Rozdział 19

888 57 16
                                    

-Ethan-

Często na mnie patrzyła gdy myślała, że nie widzę. A ja nie odwracałem wzroku, zadowolony, czując na sobie jej spojrzenie.

Na lekcjach siedzieliśmy daleko od siebie, próbując ignorować się nawzajem. Ilekroć nauczyciel zadawał jej jakieś pytanie, lekko oszołomiona, wyrwana z zamyślenia mrugała kilkukrotnie, jakby chciała przypomnieć sobie gdzie jest.

Kochałem to w niej. Każdy uroczy nawyk. Sposób, w jaki kładła głowę na ręce, znudzona. Gdy zamyślona kręciła długopisem w powietrzu, skupiona na zadaniu. Gdy odpowiadała przed całą klasą i nerwowo bawiła się palcami.

Kochałem ją tak mocno.

Minęły cztery miesiące i osiemnaście dni, odkąd zostawiłem ją samą, w tamtym parku.
I siedemdziesiąt dziewięć dni, odkąd ostatni raz ją dotknąłem.

I sześć minut, odkąd dostałem ostatnią wiadomość od Meredith.

Widziałem Evelynn i Gray'a razem wiele razy: na korytarzu idących obok siebie, przed szkołą pogrążonych w rozmowie, w kawiarni, roześmianych.
Najgorzej było na stołówce, gdy siedzieliśmy razem, co chwila próbując przerwać niezręczną ciszę. Dawniej było inaczej.

I znowu. Evelynn wyszła z sali prosto w ramiona Graysona. On uśmiechnięty obrócił ją dookoła siebie i pocałował szybko w czoło, odgarniając jej kosmyk włosów za ucho.

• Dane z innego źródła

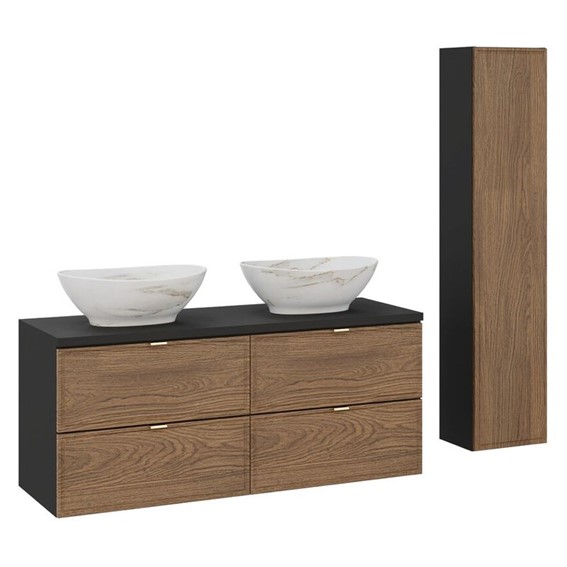 Zestaw Meblowy PATI 120cm Czarny Mat/Dąb Casella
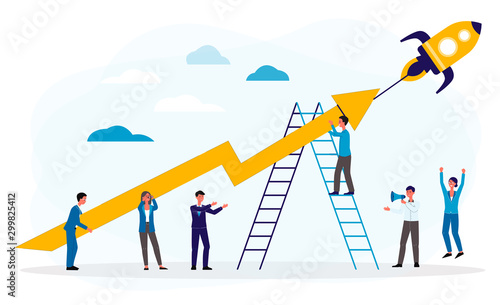 Fotomural Business boost or startup with people and rocket, flat vector illustration isolated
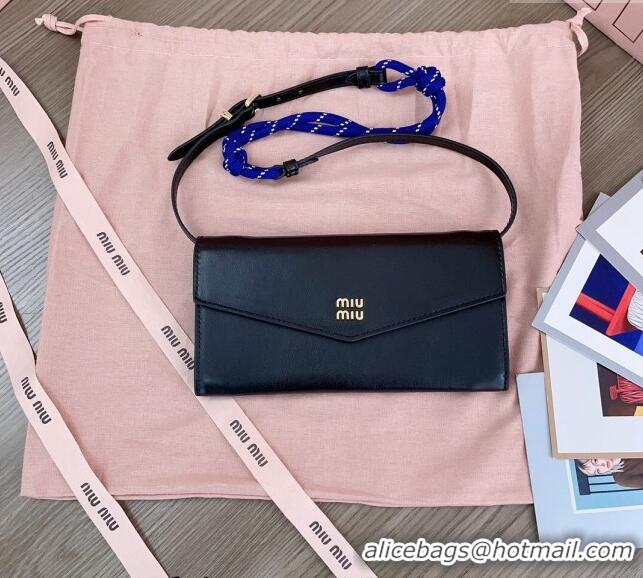 Top Design Miu Miu Leather wallet with leather and cord shoulder strap 5MT025 Black 2024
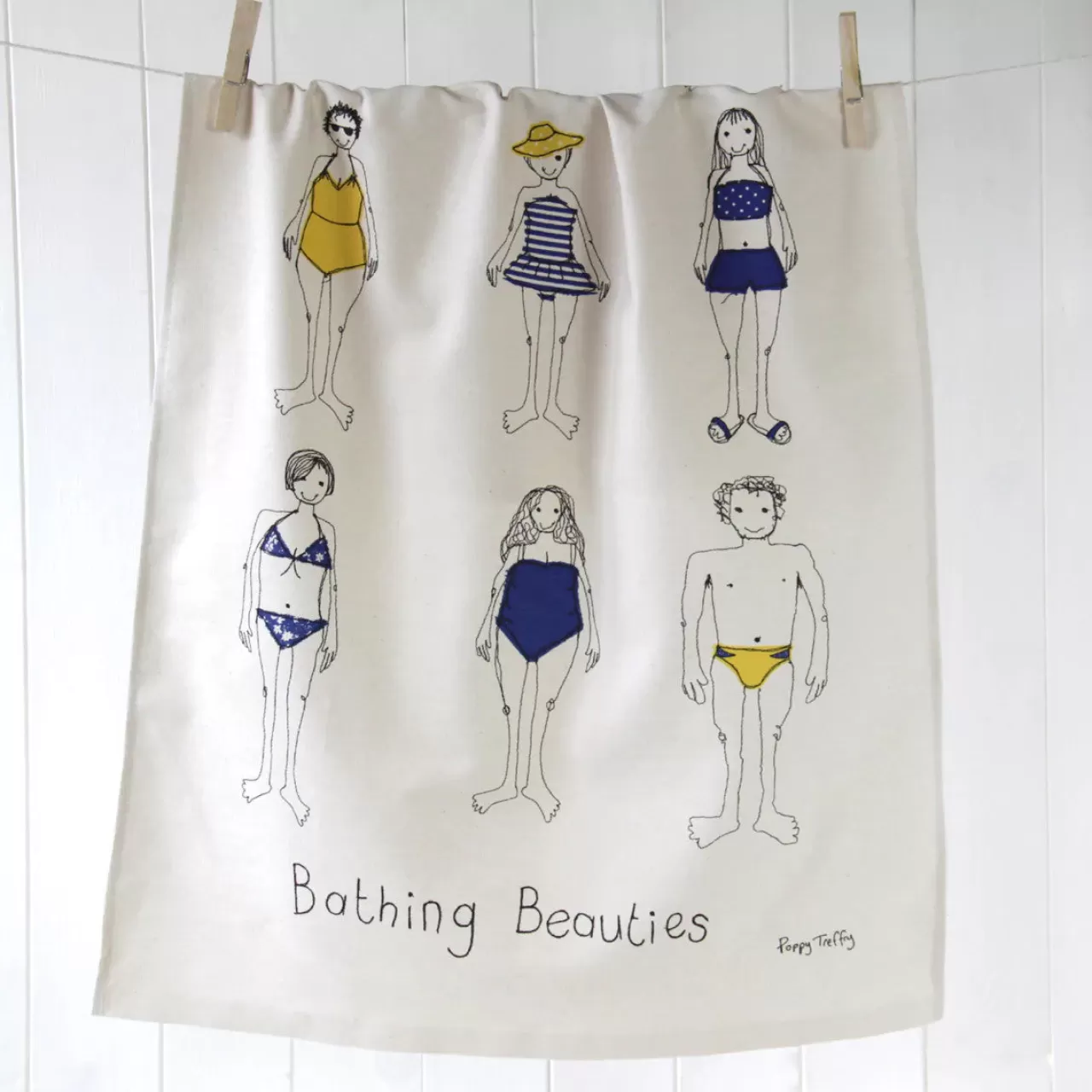 New Poppy Treffry Bathing Beauties Tea Towel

Wyglądali razem na szczęśliwych.
Ona była szczęśliwa i to było najważniejsze.

Czy właśnie to czuje ktoś usuwający się w cień?
Z pewnością, bo to dokładnie zamierzam teraz zrobić. Przestanę w końcu sobie przypominać. Przeszłość to przeszłość i nic już z nią nie zrobię, mogę o niej zapomnieć. Czasami tylko to pozostaje.

Kątem oka dostrzegłem  jasne włosy śmiało wypuszczone z luźnego warkocza i szeroki uśmiech. Zbliżyłem się do Meredith i objąłem ją, a ona roześmiała się ukazując białe zęby.

Czasami tylko to pozostaje.

-Evelynn-

Jak ja go cholernie kochałam!

To uczucie nie równało się z niczym innym. Świadomość, że jest ktoś, dla kogo chcesz żyć i ty także jesteś powodem tego, że jest.

Jego uśmiech zdawał się rozświetlać całe pomieszczenie.

- Hej, gołąbeczki! - Maddie wskoczyła między mnie i Graysona.

- Idziemy w końcu na stołówkę, czy chcecie żebym umarła z głodu? 

- Mi by to osobiście nie przeszkadzało - powiedział Grayson cicho, ale nie dość, bym nie mogła usłyszeć. Trąciłam go w ramię.

- Hej, słyszałam! - roześmiałam się i ruszyliśmy w kierunku stołówki z Maddie u boku.

Odkąd Ethan był z Meredith, zazwyczaj siedział obok niej, z jej przyjaciółmi. Za każdym razem, gdy mój wzrok kierował się w ich stronę, czułam niemiłe ukłucie zdrady w sercu. Powinien być koło nas. Zawsze byliśmy razem, dlaczego to odrzucił?

Przypomniało mi się nasze spotkanie sprzed dwóch miesięcy, gdy wszedł do mojego pokoju. Nie lubiłam o tym myśleć, ale nie mogłam przestać. Wolałam udawać przed sobą, że to się nigdy nie wydarzyło. Udawać.

Przy stole prowadziliśmy luźną rozmowę na codzienne tematy, gdy poczułam na sobie czyjeś spojrzenie. Odwróciłam się w tamtym kierunku i zobaczyłam Ethana błyskawicznie odwracającego wzrok. Zabolał mnie żołądek.